§ Given request
Write out the records word for word, with no pictures.

§ Input material

╔══

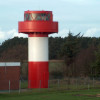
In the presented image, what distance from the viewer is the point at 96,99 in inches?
1529

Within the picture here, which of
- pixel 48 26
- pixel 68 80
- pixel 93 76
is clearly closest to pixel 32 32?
pixel 48 26

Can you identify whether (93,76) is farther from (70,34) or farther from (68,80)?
(70,34)

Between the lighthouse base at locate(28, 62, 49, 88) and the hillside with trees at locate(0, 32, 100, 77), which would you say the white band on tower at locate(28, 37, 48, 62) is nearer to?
the lighthouse base at locate(28, 62, 49, 88)

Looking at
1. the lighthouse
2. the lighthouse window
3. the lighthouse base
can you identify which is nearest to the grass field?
the lighthouse base

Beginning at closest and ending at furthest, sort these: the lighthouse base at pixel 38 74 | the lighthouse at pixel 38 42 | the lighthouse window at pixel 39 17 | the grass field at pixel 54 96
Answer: the grass field at pixel 54 96 → the lighthouse at pixel 38 42 → the lighthouse base at pixel 38 74 → the lighthouse window at pixel 39 17

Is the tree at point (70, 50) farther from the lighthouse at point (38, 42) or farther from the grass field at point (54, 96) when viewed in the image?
the grass field at point (54, 96)

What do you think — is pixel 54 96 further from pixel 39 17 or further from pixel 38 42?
pixel 39 17

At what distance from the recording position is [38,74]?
185ft

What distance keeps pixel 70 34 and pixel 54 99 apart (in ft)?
177

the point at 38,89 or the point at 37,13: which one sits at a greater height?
the point at 37,13

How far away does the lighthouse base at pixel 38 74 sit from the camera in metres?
56.2

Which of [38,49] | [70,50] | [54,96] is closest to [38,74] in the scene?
[38,49]

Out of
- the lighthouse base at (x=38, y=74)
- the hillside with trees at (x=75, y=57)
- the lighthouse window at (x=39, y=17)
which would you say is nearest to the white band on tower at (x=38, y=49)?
the lighthouse base at (x=38, y=74)

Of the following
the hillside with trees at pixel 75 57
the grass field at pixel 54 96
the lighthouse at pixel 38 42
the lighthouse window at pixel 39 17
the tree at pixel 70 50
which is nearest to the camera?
the grass field at pixel 54 96
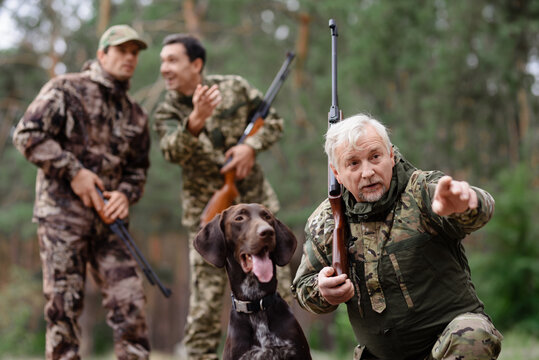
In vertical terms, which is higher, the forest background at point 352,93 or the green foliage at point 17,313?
the forest background at point 352,93

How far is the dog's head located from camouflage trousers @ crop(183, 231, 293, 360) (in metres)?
1.28

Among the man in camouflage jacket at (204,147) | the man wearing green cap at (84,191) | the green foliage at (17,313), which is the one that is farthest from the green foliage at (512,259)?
the green foliage at (17,313)

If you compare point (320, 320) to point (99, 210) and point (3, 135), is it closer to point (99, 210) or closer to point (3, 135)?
point (3, 135)

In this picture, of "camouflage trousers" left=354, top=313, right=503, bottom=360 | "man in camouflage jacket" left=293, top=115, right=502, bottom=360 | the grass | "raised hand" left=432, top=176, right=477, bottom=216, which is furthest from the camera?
the grass

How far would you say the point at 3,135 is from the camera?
16109 millimetres

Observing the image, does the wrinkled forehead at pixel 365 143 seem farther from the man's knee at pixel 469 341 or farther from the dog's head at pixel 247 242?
the man's knee at pixel 469 341

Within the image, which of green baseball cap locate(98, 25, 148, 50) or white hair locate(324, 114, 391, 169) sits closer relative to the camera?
white hair locate(324, 114, 391, 169)

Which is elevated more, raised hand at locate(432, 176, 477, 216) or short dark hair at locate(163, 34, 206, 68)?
short dark hair at locate(163, 34, 206, 68)

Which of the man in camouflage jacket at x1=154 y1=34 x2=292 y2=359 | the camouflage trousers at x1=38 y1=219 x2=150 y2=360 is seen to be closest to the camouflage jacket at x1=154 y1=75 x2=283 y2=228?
the man in camouflage jacket at x1=154 y1=34 x2=292 y2=359

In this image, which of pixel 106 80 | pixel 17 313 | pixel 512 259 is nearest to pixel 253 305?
pixel 106 80

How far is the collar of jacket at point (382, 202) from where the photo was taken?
3062 millimetres

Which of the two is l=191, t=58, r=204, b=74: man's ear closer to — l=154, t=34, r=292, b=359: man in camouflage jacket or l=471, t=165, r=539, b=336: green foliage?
l=154, t=34, r=292, b=359: man in camouflage jacket

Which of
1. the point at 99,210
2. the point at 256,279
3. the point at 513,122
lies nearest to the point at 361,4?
the point at 513,122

╚══

§ Result of this task
In the presented image, what distance from the viewer is the point at 96,99 in inches?
1529

Within the picture here, which of
- pixel 48 26
- pixel 68 80
- pixel 93 76
is clearly closest to pixel 32 32?
pixel 48 26

Can you identify whether (93,76) is farther from (70,34) or farther from (68,80)?
(70,34)

Between the lighthouse base at locate(28, 62, 49, 88) and the hillside with trees at locate(0, 32, 100, 77), which would you say the white band on tower at locate(28, 37, 48, 62) is nearer to?
the lighthouse base at locate(28, 62, 49, 88)

Looking at
1. the lighthouse
2. the lighthouse window
3. the lighthouse base
can you identify which is nearest to the grass field?
the lighthouse base

Beginning at closest and ending at furthest, sort these: the lighthouse base at pixel 38 74 | the lighthouse at pixel 38 42 | the lighthouse window at pixel 39 17 | the grass field at pixel 54 96
Answer: the grass field at pixel 54 96 → the lighthouse at pixel 38 42 → the lighthouse base at pixel 38 74 → the lighthouse window at pixel 39 17

Is the tree at point (70, 50) farther from the lighthouse at point (38, 42) or farther from the grass field at point (54, 96) when viewed in the image?
the grass field at point (54, 96)

What do you think — is pixel 54 96 further from pixel 39 17 or further from pixel 38 42?
pixel 39 17

At what distance from the recording position is [38,74]?
185ft

What distance keeps pixel 70 34 and pixel 54 99 apart (in ft)?
177

the point at 38,89 or the point at 37,13: which one sits at a greater height?
the point at 37,13

How far away does the lighthouse base at pixel 38 74 sit from the camera in metres?
56.2

Which of [38,49] | [70,50] | [54,96] is closest to [38,74] in the scene?
[38,49]

Out of
- the lighthouse base at (x=38, y=74)
- the hillside with trees at (x=75, y=57)
- the lighthouse window at (x=39, y=17)
which would you say is nearest to the white band on tower at (x=38, y=49)?
the lighthouse base at (x=38, y=74)

Of the following
the hillside with trees at pixel 75 57
the grass field at pixel 54 96
the lighthouse at pixel 38 42
the lighthouse window at pixel 39 17
the tree at pixel 70 50
which is nearest to the camera?
the grass field at pixel 54 96
In vertical terms, which is higher, the forest background at point 352,93 or the green foliage at point 17,313?
the forest background at point 352,93

How far is the dog's head located from camouflage trousers @ crop(183, 231, 293, 360) (in metres)?
1.28

Among the man in camouflage jacket at (204,147) | the man wearing green cap at (84,191) | the green foliage at (17,313), which is the one that is farthest from the green foliage at (512,259)?
the green foliage at (17,313)

If you compare point (320, 320) to point (99, 210) and point (3, 135), is it closer to point (99, 210) or closer to point (3, 135)?
point (3, 135)

In this picture, of "camouflage trousers" left=354, top=313, right=503, bottom=360 | "man in camouflage jacket" left=293, top=115, right=502, bottom=360 | the grass | "raised hand" left=432, top=176, right=477, bottom=216, which is furthest from the camera?
the grass

How far would you say the point at 3,135 is from the camera?
16109 millimetres

Observing the image, does the wrinkled forehead at pixel 365 143 seem farther from the man's knee at pixel 469 341 or farther from the dog's head at pixel 247 242?
the man's knee at pixel 469 341

Within the image, which of green baseball cap locate(98, 25, 148, 50) or white hair locate(324, 114, 391, 169) sits closer relative to the camera?
white hair locate(324, 114, 391, 169)

Which is elevated more, raised hand at locate(432, 176, 477, 216) or short dark hair at locate(163, 34, 206, 68)?
short dark hair at locate(163, 34, 206, 68)

Which of the man in camouflage jacket at x1=154 y1=34 x2=292 y2=359 | the camouflage trousers at x1=38 y1=219 x2=150 y2=360 is seen to be closest to the camouflage jacket at x1=154 y1=75 x2=283 y2=228?
the man in camouflage jacket at x1=154 y1=34 x2=292 y2=359

In this image, which of pixel 106 80 | pixel 17 313 | pixel 512 259 is nearest to pixel 253 305?
pixel 106 80

How far is the collar of jacket at point (382, 202) from where the photo was taken?
3062 millimetres

Which of the two is l=191, t=58, r=204, b=74: man's ear closer to — l=154, t=34, r=292, b=359: man in camouflage jacket or l=471, t=165, r=539, b=336: green foliage?
l=154, t=34, r=292, b=359: man in camouflage jacket

Which of
1. the point at 99,210
2. the point at 256,279
3. the point at 513,122
lies nearest to the point at 361,4?
the point at 513,122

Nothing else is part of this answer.